### TO BE DONE:
Could you switch every "dirt bank" to "muddy shore" in the items below and give them back with everything else unchanged, leaving out the pictures?

### RECORDS SHOWN:
##############################
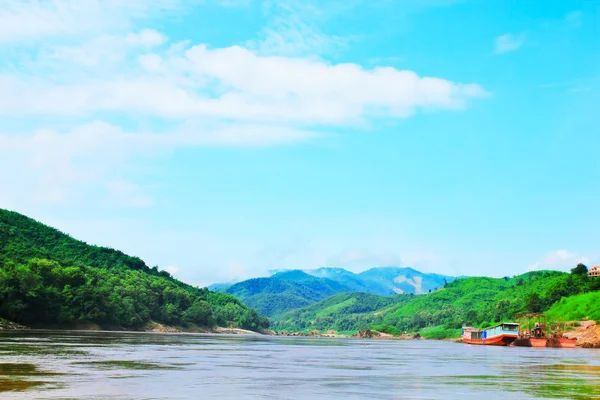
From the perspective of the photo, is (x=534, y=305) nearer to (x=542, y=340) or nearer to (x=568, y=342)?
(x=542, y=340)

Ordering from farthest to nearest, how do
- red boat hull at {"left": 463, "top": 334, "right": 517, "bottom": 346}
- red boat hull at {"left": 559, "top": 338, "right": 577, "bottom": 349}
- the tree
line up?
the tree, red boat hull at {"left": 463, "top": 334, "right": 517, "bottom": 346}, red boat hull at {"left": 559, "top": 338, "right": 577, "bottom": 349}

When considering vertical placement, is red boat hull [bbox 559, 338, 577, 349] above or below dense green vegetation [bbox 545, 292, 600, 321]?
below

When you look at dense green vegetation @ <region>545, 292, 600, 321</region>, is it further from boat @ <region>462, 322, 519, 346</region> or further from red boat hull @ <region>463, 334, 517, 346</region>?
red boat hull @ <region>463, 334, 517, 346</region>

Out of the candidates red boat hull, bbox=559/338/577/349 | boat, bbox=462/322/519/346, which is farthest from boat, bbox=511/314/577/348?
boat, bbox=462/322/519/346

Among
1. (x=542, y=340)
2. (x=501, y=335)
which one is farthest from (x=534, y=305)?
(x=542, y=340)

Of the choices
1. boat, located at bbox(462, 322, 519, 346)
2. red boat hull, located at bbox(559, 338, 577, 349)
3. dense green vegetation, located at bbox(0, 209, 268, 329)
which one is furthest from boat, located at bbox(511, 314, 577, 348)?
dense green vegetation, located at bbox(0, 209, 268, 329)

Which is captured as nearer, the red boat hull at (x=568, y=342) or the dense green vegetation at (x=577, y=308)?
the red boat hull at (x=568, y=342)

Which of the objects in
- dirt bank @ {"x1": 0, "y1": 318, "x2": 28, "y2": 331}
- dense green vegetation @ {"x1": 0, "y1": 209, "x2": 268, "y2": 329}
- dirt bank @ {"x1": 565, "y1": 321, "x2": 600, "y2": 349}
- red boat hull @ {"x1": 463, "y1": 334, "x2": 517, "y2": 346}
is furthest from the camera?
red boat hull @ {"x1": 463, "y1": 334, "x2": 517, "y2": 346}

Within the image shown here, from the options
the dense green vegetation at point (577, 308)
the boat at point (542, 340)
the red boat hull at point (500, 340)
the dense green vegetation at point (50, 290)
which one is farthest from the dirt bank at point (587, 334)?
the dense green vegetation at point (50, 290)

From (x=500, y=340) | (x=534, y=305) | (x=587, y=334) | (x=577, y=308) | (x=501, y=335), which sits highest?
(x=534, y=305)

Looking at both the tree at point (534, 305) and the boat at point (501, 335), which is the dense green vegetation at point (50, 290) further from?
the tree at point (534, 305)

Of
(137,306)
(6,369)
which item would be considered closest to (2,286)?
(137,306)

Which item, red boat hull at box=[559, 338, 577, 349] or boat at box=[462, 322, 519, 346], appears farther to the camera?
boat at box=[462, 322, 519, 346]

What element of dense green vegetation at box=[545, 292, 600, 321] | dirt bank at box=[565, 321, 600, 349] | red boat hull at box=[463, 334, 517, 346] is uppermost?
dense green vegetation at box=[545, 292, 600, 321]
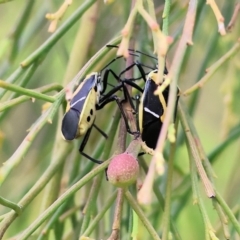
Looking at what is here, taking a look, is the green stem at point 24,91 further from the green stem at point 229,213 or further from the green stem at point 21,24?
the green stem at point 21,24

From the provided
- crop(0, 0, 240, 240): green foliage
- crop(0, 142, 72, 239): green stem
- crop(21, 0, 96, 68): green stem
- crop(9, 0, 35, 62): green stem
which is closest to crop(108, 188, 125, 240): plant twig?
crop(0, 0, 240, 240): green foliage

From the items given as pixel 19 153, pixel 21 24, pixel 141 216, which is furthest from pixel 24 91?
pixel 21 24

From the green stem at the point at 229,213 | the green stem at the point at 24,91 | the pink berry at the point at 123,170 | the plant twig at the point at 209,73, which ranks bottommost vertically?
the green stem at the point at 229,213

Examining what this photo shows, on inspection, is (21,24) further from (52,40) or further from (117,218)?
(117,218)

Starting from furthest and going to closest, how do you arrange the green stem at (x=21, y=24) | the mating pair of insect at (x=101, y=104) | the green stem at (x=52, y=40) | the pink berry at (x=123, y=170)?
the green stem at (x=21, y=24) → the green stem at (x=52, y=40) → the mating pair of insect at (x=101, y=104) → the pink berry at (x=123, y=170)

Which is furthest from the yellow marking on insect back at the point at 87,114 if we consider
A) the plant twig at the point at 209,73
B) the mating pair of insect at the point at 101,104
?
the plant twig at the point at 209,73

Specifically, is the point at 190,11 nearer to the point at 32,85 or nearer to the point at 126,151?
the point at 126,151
##############################
### FINISHED EXERCISE:
From the perspective of the photo, is (x=534, y=305) nearer to (x=542, y=340) or nearer to (x=568, y=342)?
(x=542, y=340)

Ordering from farthest to nearest, how do
- red boat hull at {"left": 463, "top": 334, "right": 517, "bottom": 346}
- red boat hull at {"left": 559, "top": 338, "right": 577, "bottom": 349}
- the tree
line up?
the tree, red boat hull at {"left": 463, "top": 334, "right": 517, "bottom": 346}, red boat hull at {"left": 559, "top": 338, "right": 577, "bottom": 349}

When considering vertical placement, is red boat hull [bbox 559, 338, 577, 349] above or below dense green vegetation [bbox 545, 292, 600, 321]?
below

When you look at dense green vegetation @ <region>545, 292, 600, 321</region>, is it further from boat @ <region>462, 322, 519, 346</region> or further from red boat hull @ <region>463, 334, 517, 346</region>?
red boat hull @ <region>463, 334, 517, 346</region>

Out of the candidates red boat hull, bbox=559/338/577/349 | boat, bbox=462/322/519/346, which is farthest from boat, bbox=511/314/577/348?
boat, bbox=462/322/519/346

Among
1. (x=542, y=340)
2. (x=501, y=335)
which one is farthest from (x=534, y=305)?
(x=542, y=340)

Of the choices
1. boat, located at bbox(462, 322, 519, 346)
2. red boat hull, located at bbox(559, 338, 577, 349)
3. dense green vegetation, located at bbox(0, 209, 268, 329)
which one is furthest from boat, located at bbox(511, 314, 577, 348)?
dense green vegetation, located at bbox(0, 209, 268, 329)

Which is captured as nearer, the red boat hull at (x=568, y=342) or the dense green vegetation at (x=577, y=308)?
the red boat hull at (x=568, y=342)

Which of the objects in
- muddy shore @ {"x1": 0, "y1": 318, "x2": 28, "y2": 331}
- dense green vegetation @ {"x1": 0, "y1": 209, "x2": 268, "y2": 329}
- muddy shore @ {"x1": 565, "y1": 321, "x2": 600, "y2": 349}
- red boat hull @ {"x1": 463, "y1": 334, "x2": 517, "y2": 346}
is furthest from the camera?
red boat hull @ {"x1": 463, "y1": 334, "x2": 517, "y2": 346}

Within the image shown here, from the options
the dense green vegetation at point (577, 308)
the boat at point (542, 340)
the red boat hull at point (500, 340)
the dense green vegetation at point (50, 290)
which one is farthest from the muddy shore at point (587, 334)?
the dense green vegetation at point (50, 290)

From (x=500, y=340) | (x=534, y=305) | (x=587, y=334) | (x=577, y=308) | (x=501, y=335), which sits highest?
(x=534, y=305)

Looking at both the tree at point (534, 305) and the boat at point (501, 335), which is the dense green vegetation at point (50, 290) further from?
the tree at point (534, 305)

Of
(137,306)
(6,369)
which item would be considered closest to (2,286)?
(137,306)

Which item, red boat hull at box=[559, 338, 577, 349] or boat at box=[462, 322, 519, 346], appears farther to the camera?
boat at box=[462, 322, 519, 346]

What element of dense green vegetation at box=[545, 292, 600, 321] | muddy shore at box=[565, 321, 600, 349] | red boat hull at box=[463, 334, 517, 346] is uppermost?
dense green vegetation at box=[545, 292, 600, 321]
Looking at what is here, taking a look, is the green stem at point 24,91 further from the green stem at point 229,213 or further from the green stem at point 21,24?
the green stem at point 21,24

From the provided
- crop(0, 0, 240, 240): green foliage
- crop(0, 142, 72, 239): green stem
- crop(21, 0, 96, 68): green stem
- crop(9, 0, 35, 62): green stem
which is closest to crop(108, 188, 125, 240): plant twig?
crop(0, 0, 240, 240): green foliage

From the items given as pixel 19 153, pixel 21 24, pixel 141 216, which is furthest from pixel 24 91?
pixel 21 24

From the green stem at the point at 229,213 | the green stem at the point at 24,91 | the pink berry at the point at 123,170 | the plant twig at the point at 209,73, which ranks bottommost vertically?
the green stem at the point at 229,213

Examining what this photo shows, on inspection, is (21,24) further from (52,40) or further from (117,218)?
(117,218)

Starting from furthest and going to closest, how do you arrange the green stem at (x=21, y=24) | the mating pair of insect at (x=101, y=104) | the green stem at (x=52, y=40) | the pink berry at (x=123, y=170)?
the green stem at (x=21, y=24) → the green stem at (x=52, y=40) → the mating pair of insect at (x=101, y=104) → the pink berry at (x=123, y=170)

Which is furthest from the yellow marking on insect back at the point at 87,114 if we consider
A) the plant twig at the point at 209,73
B) the mating pair of insect at the point at 101,104
?
the plant twig at the point at 209,73

Specifically, is the point at 190,11 nearer to the point at 32,85 or nearer to the point at 126,151?
the point at 126,151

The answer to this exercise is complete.